Stated task: Reproduce the items from their opening line through the line containing "236L61 260L67 284L110", both included, keeping every character unchanged.

Data:
>>>>

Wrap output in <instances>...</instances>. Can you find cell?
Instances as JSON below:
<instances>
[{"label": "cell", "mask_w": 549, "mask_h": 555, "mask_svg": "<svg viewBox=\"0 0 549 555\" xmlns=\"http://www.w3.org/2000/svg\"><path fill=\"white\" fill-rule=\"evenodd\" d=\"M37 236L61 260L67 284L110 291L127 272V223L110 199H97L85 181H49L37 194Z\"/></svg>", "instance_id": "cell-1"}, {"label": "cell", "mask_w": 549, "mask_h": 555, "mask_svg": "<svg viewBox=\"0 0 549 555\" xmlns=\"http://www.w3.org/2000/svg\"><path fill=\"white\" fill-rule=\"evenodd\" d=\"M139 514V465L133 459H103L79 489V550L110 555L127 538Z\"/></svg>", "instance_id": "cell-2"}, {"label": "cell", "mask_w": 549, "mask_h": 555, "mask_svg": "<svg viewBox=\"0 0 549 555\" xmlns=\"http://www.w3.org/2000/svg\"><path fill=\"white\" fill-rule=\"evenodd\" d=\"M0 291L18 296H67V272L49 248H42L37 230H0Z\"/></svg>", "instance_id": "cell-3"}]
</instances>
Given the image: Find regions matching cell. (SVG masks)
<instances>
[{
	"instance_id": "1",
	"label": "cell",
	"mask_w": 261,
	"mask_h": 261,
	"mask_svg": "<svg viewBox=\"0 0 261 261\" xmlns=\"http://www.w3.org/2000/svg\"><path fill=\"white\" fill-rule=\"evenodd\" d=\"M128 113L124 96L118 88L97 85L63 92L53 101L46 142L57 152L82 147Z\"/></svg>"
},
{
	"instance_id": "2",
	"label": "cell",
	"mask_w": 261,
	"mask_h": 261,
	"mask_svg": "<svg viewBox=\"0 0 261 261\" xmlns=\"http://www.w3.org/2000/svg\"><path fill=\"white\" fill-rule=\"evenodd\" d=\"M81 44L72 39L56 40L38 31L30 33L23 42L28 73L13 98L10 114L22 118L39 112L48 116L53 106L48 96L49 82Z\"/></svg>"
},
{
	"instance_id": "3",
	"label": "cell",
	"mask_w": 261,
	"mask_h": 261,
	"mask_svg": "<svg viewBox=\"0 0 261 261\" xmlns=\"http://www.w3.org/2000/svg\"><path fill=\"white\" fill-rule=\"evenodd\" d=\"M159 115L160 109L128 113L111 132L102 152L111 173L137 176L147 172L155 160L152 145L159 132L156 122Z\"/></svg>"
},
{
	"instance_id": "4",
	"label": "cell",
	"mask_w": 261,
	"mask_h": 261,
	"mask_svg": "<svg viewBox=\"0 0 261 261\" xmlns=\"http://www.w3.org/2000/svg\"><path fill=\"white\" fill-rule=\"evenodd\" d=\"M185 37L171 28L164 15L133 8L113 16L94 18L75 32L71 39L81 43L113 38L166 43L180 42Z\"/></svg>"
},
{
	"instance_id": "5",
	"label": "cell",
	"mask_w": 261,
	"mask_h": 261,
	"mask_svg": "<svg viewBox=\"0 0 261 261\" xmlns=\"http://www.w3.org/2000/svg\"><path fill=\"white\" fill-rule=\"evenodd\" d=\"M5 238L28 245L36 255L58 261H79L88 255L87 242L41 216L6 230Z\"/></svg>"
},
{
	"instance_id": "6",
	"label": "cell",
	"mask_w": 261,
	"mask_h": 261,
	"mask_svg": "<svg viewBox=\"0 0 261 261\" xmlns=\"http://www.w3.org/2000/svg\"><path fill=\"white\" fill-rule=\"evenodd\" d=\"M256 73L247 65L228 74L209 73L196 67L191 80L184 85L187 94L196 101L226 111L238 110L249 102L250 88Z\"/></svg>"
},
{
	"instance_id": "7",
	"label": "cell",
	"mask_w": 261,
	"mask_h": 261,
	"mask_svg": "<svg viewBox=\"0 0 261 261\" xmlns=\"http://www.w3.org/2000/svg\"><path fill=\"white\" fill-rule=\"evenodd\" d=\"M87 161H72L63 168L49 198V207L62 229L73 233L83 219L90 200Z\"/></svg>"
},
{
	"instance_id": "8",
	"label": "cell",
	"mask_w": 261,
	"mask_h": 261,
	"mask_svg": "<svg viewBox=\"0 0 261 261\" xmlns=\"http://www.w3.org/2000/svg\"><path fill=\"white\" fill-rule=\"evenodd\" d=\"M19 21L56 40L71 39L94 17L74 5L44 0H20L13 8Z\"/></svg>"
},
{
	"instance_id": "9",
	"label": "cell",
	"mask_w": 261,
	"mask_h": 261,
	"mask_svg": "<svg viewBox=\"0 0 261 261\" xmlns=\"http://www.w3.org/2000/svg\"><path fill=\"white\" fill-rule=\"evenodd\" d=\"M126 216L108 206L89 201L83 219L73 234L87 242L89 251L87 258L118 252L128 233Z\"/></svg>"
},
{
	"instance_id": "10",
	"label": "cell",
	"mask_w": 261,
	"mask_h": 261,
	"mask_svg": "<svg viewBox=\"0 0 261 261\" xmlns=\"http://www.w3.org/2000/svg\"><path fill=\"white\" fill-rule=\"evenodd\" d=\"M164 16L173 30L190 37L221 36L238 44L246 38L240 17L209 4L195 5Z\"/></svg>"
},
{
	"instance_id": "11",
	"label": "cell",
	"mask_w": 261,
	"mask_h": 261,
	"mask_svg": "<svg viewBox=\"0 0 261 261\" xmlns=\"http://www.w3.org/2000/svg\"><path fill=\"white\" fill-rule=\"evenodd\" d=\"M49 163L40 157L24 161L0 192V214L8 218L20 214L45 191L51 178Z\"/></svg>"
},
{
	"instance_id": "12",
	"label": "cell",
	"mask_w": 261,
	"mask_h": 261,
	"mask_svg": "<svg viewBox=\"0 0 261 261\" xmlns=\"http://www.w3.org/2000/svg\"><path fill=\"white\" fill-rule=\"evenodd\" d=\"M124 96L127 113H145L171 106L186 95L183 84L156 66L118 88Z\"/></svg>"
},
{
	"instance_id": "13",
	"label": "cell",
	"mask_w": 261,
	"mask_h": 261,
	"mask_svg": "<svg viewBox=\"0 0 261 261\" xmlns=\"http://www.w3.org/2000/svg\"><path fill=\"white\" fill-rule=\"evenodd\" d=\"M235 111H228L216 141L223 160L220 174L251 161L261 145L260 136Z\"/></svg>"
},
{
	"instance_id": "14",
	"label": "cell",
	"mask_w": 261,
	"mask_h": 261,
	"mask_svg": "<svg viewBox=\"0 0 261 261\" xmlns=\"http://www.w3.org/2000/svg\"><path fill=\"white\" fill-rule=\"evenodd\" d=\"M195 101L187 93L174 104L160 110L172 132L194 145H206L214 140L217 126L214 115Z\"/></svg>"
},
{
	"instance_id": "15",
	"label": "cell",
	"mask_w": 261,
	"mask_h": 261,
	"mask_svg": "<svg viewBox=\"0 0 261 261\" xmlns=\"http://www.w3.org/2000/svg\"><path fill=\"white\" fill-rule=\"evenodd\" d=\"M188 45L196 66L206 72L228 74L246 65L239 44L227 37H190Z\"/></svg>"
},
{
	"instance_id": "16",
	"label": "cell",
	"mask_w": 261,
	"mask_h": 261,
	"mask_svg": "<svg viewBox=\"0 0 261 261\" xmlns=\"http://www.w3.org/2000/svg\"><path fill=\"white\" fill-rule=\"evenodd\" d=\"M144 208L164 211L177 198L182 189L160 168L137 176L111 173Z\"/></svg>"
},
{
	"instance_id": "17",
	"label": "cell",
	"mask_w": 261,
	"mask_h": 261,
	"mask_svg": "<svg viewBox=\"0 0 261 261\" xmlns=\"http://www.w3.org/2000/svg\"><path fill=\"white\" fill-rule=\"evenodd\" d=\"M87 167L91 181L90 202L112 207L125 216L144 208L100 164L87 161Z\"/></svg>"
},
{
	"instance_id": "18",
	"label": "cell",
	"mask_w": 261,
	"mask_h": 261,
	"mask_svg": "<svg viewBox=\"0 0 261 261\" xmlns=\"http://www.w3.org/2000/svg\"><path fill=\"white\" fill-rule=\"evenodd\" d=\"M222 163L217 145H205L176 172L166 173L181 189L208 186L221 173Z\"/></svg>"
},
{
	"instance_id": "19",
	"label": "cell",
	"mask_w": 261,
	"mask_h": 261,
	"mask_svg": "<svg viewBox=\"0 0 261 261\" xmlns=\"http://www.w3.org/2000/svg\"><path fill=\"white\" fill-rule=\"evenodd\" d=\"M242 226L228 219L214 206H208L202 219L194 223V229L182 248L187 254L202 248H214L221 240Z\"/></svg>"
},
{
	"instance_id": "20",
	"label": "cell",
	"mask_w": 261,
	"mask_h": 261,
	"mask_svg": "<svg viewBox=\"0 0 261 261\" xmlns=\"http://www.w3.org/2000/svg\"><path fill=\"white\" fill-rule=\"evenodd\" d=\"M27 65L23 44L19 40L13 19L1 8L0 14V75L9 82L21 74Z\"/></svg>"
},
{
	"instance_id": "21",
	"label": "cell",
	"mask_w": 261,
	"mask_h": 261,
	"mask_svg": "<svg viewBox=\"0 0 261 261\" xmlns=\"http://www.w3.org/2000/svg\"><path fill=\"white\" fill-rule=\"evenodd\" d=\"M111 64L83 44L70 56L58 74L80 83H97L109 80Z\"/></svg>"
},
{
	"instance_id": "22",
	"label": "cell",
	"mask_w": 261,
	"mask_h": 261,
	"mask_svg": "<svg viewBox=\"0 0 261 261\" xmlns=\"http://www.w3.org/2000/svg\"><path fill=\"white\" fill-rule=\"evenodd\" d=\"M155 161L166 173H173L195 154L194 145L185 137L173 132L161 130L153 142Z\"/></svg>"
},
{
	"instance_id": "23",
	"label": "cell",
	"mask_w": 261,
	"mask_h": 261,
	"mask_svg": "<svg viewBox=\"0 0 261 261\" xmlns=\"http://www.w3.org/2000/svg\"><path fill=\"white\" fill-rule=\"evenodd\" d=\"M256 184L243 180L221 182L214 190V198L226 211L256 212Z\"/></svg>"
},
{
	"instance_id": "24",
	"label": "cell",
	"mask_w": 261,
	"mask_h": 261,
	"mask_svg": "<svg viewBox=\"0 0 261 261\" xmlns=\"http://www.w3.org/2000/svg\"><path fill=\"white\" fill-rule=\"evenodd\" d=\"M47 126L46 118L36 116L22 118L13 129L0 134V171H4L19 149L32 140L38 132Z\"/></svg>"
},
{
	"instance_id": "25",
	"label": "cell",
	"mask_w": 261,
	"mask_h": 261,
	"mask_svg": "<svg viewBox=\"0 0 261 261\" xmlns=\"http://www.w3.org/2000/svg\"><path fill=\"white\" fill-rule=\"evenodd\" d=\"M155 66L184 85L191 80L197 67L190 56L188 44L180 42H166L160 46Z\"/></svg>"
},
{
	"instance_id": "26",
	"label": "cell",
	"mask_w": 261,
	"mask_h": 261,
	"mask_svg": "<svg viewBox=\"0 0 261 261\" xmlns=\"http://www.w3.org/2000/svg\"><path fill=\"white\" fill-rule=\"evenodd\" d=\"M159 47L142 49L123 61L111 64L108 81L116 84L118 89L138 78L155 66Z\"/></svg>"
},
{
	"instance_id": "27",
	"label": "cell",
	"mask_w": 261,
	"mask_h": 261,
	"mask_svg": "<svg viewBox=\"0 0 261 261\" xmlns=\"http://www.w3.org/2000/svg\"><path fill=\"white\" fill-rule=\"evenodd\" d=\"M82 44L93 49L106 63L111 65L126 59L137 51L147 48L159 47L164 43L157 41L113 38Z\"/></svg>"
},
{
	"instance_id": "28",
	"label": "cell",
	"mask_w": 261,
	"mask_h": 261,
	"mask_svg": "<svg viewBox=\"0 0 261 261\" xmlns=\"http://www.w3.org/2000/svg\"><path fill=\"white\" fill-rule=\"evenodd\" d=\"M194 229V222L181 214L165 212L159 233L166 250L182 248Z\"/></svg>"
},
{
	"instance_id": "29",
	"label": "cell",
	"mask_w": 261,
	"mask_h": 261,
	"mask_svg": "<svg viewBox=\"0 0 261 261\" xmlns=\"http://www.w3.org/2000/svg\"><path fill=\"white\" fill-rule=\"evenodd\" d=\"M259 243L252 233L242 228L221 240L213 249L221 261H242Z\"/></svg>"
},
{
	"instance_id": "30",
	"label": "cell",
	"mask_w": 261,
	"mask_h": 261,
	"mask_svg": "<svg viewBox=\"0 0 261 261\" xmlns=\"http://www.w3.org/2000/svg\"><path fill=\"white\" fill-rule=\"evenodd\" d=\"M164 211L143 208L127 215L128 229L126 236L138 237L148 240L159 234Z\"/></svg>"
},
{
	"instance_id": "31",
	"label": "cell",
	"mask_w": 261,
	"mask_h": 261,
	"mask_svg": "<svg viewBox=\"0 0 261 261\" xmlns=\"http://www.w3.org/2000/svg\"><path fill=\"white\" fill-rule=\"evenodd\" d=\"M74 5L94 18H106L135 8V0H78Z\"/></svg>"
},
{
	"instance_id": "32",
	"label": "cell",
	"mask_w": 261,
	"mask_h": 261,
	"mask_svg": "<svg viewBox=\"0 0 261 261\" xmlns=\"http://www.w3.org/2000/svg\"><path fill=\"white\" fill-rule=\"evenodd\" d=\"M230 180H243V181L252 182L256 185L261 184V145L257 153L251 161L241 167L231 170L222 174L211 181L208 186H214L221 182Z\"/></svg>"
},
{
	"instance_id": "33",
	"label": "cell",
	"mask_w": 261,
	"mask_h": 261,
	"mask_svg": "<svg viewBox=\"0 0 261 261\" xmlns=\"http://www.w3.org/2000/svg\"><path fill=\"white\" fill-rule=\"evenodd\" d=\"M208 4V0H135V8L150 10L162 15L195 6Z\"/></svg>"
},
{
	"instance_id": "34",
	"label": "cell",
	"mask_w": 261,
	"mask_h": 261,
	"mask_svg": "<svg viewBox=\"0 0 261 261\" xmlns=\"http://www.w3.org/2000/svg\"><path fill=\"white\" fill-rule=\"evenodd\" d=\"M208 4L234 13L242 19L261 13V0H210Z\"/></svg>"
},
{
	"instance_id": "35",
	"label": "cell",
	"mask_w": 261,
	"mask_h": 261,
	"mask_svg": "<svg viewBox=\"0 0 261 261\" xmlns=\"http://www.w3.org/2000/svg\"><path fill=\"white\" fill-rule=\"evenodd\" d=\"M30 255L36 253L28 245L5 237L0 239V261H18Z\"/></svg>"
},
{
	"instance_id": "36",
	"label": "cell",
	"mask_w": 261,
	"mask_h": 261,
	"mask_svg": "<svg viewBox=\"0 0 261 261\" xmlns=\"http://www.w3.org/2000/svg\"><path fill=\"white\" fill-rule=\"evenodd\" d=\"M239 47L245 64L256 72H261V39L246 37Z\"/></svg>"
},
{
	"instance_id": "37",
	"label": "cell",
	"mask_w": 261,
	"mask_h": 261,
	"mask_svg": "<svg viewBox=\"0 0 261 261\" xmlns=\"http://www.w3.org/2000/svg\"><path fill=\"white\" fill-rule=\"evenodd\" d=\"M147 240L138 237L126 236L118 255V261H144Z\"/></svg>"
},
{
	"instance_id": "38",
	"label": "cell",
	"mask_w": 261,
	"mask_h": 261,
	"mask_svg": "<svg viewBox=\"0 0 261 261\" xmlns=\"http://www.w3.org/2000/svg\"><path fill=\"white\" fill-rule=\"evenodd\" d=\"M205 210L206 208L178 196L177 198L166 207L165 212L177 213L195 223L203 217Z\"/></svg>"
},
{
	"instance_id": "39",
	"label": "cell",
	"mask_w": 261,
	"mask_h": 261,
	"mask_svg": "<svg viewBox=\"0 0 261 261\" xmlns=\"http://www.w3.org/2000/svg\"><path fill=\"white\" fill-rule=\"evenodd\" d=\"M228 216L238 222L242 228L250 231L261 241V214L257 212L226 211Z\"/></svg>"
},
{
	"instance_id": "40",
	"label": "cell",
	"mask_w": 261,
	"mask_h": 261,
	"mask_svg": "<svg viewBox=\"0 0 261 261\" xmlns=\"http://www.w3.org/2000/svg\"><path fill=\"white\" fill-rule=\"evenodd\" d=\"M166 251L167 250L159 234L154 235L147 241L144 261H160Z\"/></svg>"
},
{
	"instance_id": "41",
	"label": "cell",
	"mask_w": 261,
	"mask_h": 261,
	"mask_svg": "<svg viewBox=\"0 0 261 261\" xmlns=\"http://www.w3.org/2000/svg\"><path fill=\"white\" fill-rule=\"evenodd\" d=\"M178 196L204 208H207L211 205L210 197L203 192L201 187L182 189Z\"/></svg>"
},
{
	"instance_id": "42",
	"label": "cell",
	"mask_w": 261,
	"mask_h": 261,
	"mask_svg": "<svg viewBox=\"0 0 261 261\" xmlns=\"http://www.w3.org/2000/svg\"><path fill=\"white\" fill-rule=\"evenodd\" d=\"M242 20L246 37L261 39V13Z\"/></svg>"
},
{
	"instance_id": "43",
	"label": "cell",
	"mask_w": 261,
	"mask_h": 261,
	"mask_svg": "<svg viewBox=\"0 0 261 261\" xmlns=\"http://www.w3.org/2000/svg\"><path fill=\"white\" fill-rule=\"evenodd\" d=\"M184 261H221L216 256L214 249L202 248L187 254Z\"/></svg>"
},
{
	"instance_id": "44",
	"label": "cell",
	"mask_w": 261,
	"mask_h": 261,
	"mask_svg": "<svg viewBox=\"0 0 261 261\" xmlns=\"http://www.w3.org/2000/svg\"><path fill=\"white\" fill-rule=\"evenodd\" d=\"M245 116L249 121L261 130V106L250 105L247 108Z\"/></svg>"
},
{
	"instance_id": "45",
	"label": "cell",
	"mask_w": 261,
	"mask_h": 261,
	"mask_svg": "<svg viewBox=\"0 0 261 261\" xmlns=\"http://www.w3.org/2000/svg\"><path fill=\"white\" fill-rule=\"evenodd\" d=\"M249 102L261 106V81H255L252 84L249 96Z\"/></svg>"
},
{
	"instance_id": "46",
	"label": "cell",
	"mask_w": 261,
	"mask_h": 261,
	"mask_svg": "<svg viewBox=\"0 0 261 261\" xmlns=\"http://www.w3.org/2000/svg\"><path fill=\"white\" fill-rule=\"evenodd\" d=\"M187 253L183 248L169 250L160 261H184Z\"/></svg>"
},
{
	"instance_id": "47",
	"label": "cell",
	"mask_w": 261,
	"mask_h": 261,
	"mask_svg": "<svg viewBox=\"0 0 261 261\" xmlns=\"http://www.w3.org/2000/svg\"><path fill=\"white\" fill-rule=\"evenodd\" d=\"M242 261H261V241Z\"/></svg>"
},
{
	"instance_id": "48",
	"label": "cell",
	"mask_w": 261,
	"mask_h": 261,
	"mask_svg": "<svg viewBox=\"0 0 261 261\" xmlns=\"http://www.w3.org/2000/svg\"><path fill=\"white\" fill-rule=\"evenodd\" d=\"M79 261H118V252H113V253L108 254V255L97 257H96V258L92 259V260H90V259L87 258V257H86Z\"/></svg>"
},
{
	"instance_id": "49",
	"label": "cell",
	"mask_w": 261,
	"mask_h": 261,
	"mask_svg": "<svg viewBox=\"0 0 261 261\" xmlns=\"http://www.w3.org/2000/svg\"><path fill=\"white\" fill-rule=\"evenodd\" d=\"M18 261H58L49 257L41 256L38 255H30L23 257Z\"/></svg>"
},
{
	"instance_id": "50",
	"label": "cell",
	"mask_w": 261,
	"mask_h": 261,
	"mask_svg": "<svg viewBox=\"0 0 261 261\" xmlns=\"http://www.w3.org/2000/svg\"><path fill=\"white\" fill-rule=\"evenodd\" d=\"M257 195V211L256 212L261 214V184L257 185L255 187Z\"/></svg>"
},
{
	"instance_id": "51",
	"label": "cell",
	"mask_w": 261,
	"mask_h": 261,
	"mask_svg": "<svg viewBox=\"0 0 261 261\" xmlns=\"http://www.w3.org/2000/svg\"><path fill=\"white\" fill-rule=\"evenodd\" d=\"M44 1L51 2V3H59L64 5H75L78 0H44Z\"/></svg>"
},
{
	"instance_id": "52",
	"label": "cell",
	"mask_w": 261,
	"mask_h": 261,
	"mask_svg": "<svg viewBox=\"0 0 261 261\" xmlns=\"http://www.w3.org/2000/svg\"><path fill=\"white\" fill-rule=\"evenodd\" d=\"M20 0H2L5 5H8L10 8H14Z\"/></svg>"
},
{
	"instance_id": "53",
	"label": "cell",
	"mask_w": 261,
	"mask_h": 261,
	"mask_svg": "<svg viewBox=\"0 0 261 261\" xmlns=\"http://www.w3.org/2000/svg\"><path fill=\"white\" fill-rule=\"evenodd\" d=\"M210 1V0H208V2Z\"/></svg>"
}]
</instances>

<<<<

Completed exercise:
Wrap output in <instances>...</instances>. Can you find cell?
Instances as JSON below:
<instances>
[{"label": "cell", "mask_w": 549, "mask_h": 555, "mask_svg": "<svg viewBox=\"0 0 549 555\" xmlns=\"http://www.w3.org/2000/svg\"><path fill=\"white\" fill-rule=\"evenodd\" d=\"M37 236L61 260L67 284L110 291L127 272V223L110 199H97L85 181H49L37 194Z\"/></svg>", "instance_id": "cell-1"}, {"label": "cell", "mask_w": 549, "mask_h": 555, "mask_svg": "<svg viewBox=\"0 0 549 555\" xmlns=\"http://www.w3.org/2000/svg\"><path fill=\"white\" fill-rule=\"evenodd\" d=\"M139 514V465L133 459H103L79 489V550L110 555L127 538Z\"/></svg>", "instance_id": "cell-2"}, {"label": "cell", "mask_w": 549, "mask_h": 555, "mask_svg": "<svg viewBox=\"0 0 549 555\" xmlns=\"http://www.w3.org/2000/svg\"><path fill=\"white\" fill-rule=\"evenodd\" d=\"M0 291L18 296H67V272L49 248H42L37 230H0Z\"/></svg>", "instance_id": "cell-3"}]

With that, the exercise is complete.